I have not personally seen a single Cruze with an altered grill and very few with any modifications. Why would you bother with a Cruze when there are plenty of good condition second hand V8 RWD cars around with manual transmissions that can be made to really fly without spending much?

For instance my sons 304 RW HP 1999 Commodore 6 speed LS1 wagon on a dyno.

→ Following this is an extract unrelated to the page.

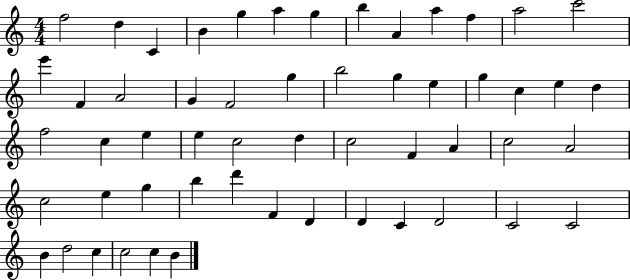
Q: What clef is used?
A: treble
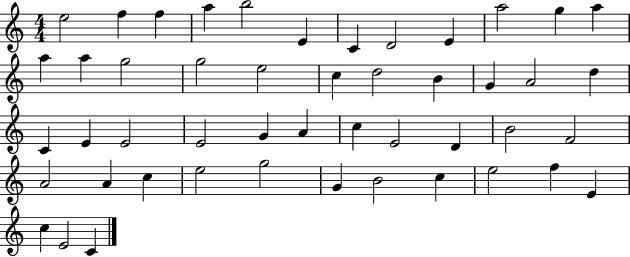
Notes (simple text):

E5/h F5/q F5/q A5/q B5/h E4/q C4/q D4/h E4/q A5/h G5/q A5/q A5/q A5/q G5/h G5/h E5/h C5/q D5/h B4/q G4/q A4/h D5/q C4/q E4/q E4/h E4/h G4/q A4/q C5/q E4/h D4/q B4/h F4/h A4/h A4/q C5/q E5/h G5/h G4/q B4/h C5/q E5/h F5/q E4/q C5/q E4/h C4/q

http://www.youtube.com/watch?v=FUGhu_Nmetg


----------



## money_man (Feb 25, 2014)

you aussies have those badass ford falcons that make like 400+ hp stock don't you?


----------



## Aussie (Sep 16, 2012)

money_man said:


> you aussies have those badass ford falcons that make like 400+ hp stock don't you?


You mean cars like this?

HSV V falcon supercharged - Bing Videos


----------



## brian v (Dec 25, 2011)

Aussie said:


> I have not personally seen a single Cruze with an altered grill and very few with any modifications. Why would you bother with a Cruze when there are plenty of good condition second hand V8 RWD cars around with manual transmissions that can be made to really fly without spending much?
> 
> For instance my sons 304 RW HP 1999 Commodore 6 speed LS1 wagon on a dyno.
> 
> 99 VTII wagon dyno run, 14 years old, 220,000km, only a cat back exhaust and mild tune, 226.9rwkw - YouTube



Well then you will have to drive to the Gold Coast to see this guys modified grille see 1. 
Or not ...


----------



## Aussie (Sep 16, 2012)

I actually will be driving up that way as my daughter is graduating from a Queensland University in August, but after a 10 hour drive I doubt I will really care about anything but a shower. Aussie.


----------



## Cruze SRIV (Oct 26, 2013)

Yes it is Holden Cruze 2013 SRIV thats top of the range here in Australia


----------



## Cruze SRIV (Oct 26, 2013)

they are 19x8 DTM GTR wheels with 245/40x19 Nitto Invo tyres


----------



## Blue Angel (Feb 18, 2011)

Cruze SRIV said:


> they are 19x8 DTM GTR wheels with 245/40x19 Nitto Invo tyres


Looks great! What offset are the wheels?


----------



## Cruze SRIV (Oct 26, 2013)

its a walkinshaw grill


----------



## RoadRage (May 19, 2012)

Actually its an irmscher grill sold through walkinshaw performance

Sent from AutoGuide.com Free App


----------